▶ [Problem to work on]: Among the entries below, retype exactly the lines starting with the one with "Vụ mùa quýt vàng bội thu của nông dân Nga" and going on through the one with "vintner spraying chemicals", but not the pictures.

▶ [Records supplied]:
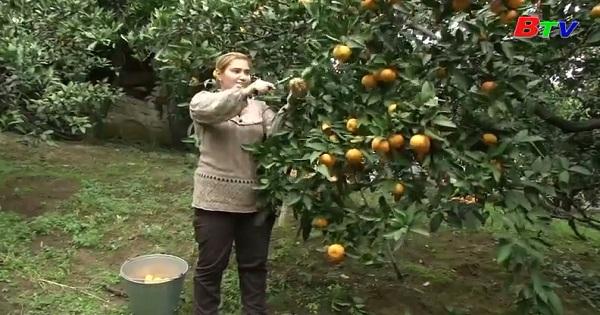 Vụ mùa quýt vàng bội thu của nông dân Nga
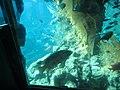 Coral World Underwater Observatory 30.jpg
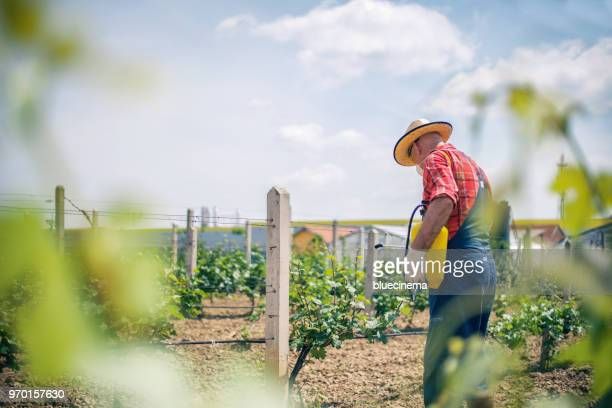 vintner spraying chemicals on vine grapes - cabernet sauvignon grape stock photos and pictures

==

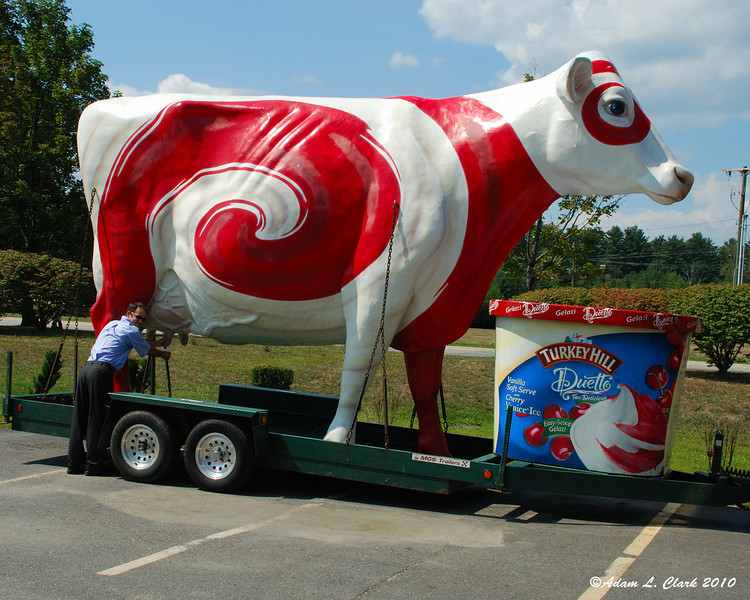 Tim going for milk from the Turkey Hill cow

==

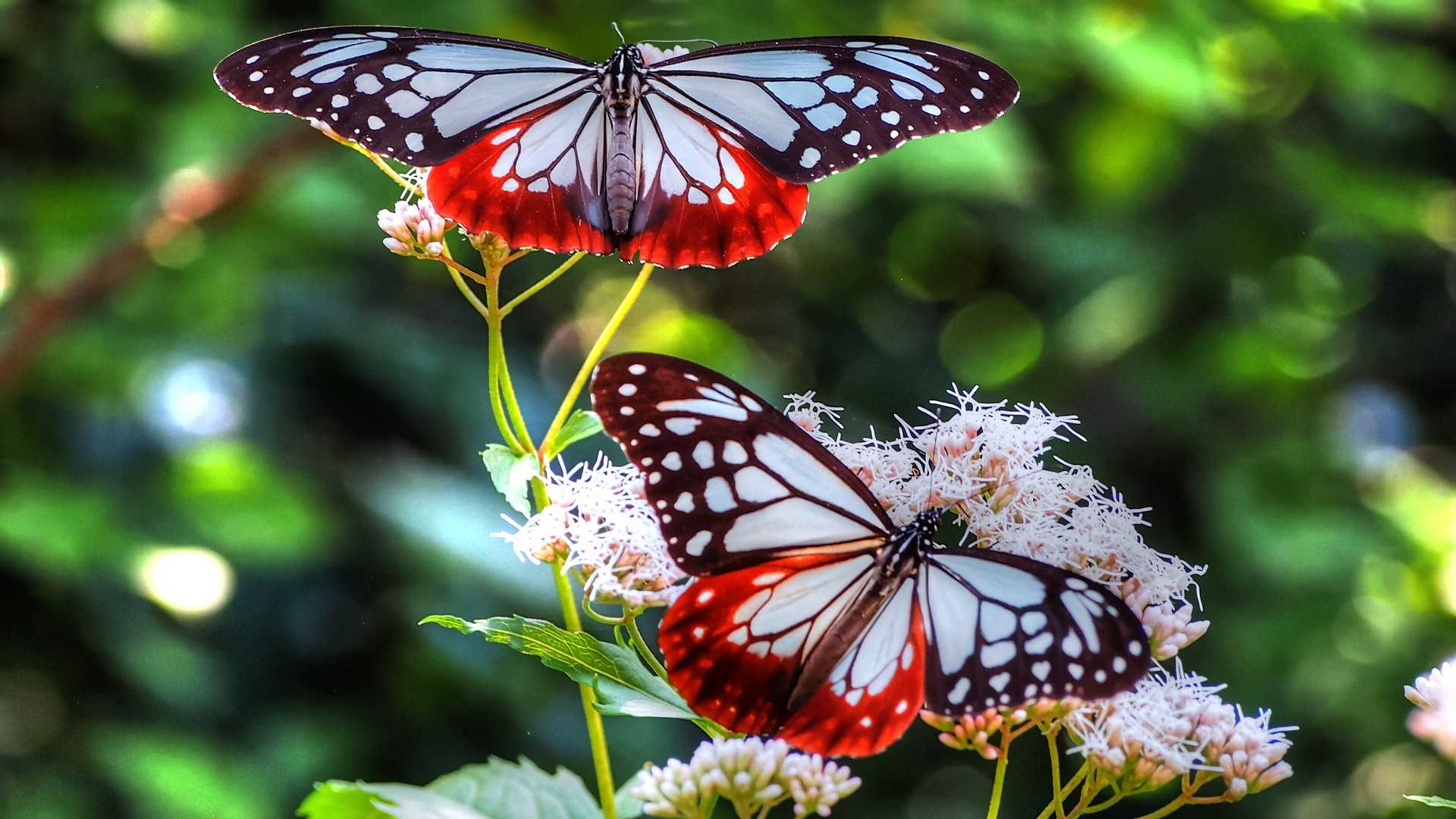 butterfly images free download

▶ [Answer section]:
 Vụ mùa quýt vàng bội thu của nông dân Nga
 Coral World Underwater Observatory 30.jpg
 vintner spraying chemicals on vine grapes - cabernet sauvignon grape stock photos and pictures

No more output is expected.